BJ: Trotz des starken Umsatzeinbruchs waren die Prognosen im April 2020 noch düsterer als am Ende des Jahres abgerechnet wurde. Als Grund nennt etwa die Juwelierin Kim-Eva Wempe in einem Interview mit Patek Philippe-Chef Thierry Stern die engen Kundenbeziehungen der Juweliere vor Ort. Was sind die Qualitäten des stationären Handels, die offenbar so stark waren, um mehrere Lockdowns zu überdauern?
ISERMANN: Die von Frau Wempe beschriebene enge Kundenbeziehung funktioniert umso besser, je höher die Preislage und die Exklusivität des angebotenen Sortiments ist. Da tut sich der Händler, der überwiegend von Spontankäufen lebt, schon etwas schwerer. Die meisten unserer Partner haben aber auch einen gut gepflegten Kundenstamm, der sich auf die Kompetenz und die Beratung des Fachhändlers verlässt. Wie und in welcher Form wir auf den Veränderungsprozess reagieren, wird der Schlüssel für den Erfolg des stationären Handels in Zukunft sein.

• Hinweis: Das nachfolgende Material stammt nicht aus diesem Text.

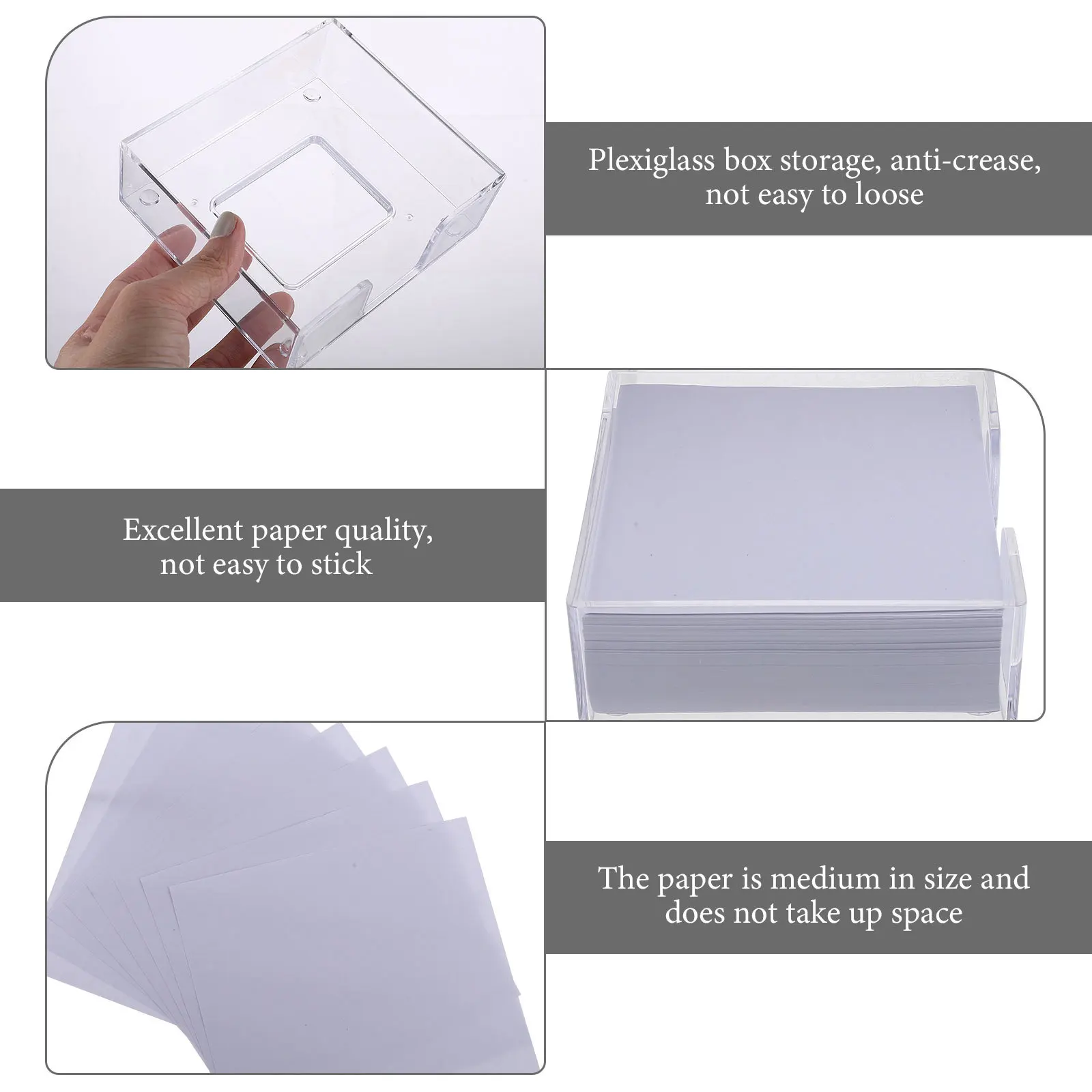 Plexiglass box storage, anti-crease, not easy to loose

Excellent paper quality, not easy to stick

The paper is medium in size and does not take up space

BJ: Covid-19 hat einen Boost für die Digitalisierung gebracht. Kommunikations-Tools, die es schon lange gab, wurden jetzt flächendeckend genutzt. Warum soll diese bald zwei Jahre andauernde Pandemie zwar verändert haben, wie wir kommunizieren, nicht aber wie wir verkaufen?
ISERMANN: Die Pandemie, in der wir uns befinden dauert nun 1,5 Jahre. Dazu kann man den Sommer 2020 von den damit einhergehenden Einschränkungen weitestgehend ausklammern. Die Veränderung in der Kommunikation und auch des Verkaufens und Kaufens gibt es nicht erst seit der Pandemie. Sie hat lediglich Fahrt aufgenommen und beispielsweise die Erkenntnis gebracht, dass sich viele Termine auch digital bewältigen lassen. Telefon- oder IT-Support funktioniert seit Jahren schon, ohne dass ein Termin mit einem Techniker vereinbart werden muss, der dann physisch bei einem vor der Tür steht. Wie und wo wir kaufen oder verkaufen, hängt im Umfang im wesentlichen von den Produkten und der Attraktivität des stationären Handels ab.

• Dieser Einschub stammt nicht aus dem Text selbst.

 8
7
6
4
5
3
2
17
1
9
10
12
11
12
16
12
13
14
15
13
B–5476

BJ: Wie können Kunden, die den Live-Faktor, das Erlebnis beim Anprobieren nicht schätzen, vom Gegenteil überzeugt werden? Die Sozialen Medien ziehen die Kunden in die Online-Shops, wie kann der stationäre Händler seine Kunden in seinen Laden holen?

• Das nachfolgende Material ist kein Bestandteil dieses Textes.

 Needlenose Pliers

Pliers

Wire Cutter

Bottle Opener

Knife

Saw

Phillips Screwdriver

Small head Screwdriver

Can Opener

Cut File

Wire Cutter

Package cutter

ISERMANN: Im stationären Handel muss man nicht 24 Stunden auf die Lieferung warten, kann vor Ort die angebotene Ware physisch mit anderen Produkten vergleichen und muss keine Ware bei Nichtgefallen zur Post bringen. Spätestens dann ist das Online Shoppen nämlich nicht mehr bequem. Statt des Ganges zum Fachhändler, den man sich vorher gespart hat, muss man zum Prozess der Rücksendung dann das Haus verlassen. Der Handel muss diesen Vorteil stärker kommunizieren und den Bereich des Services und der Dienstleistung am Kunden weiter verstärken.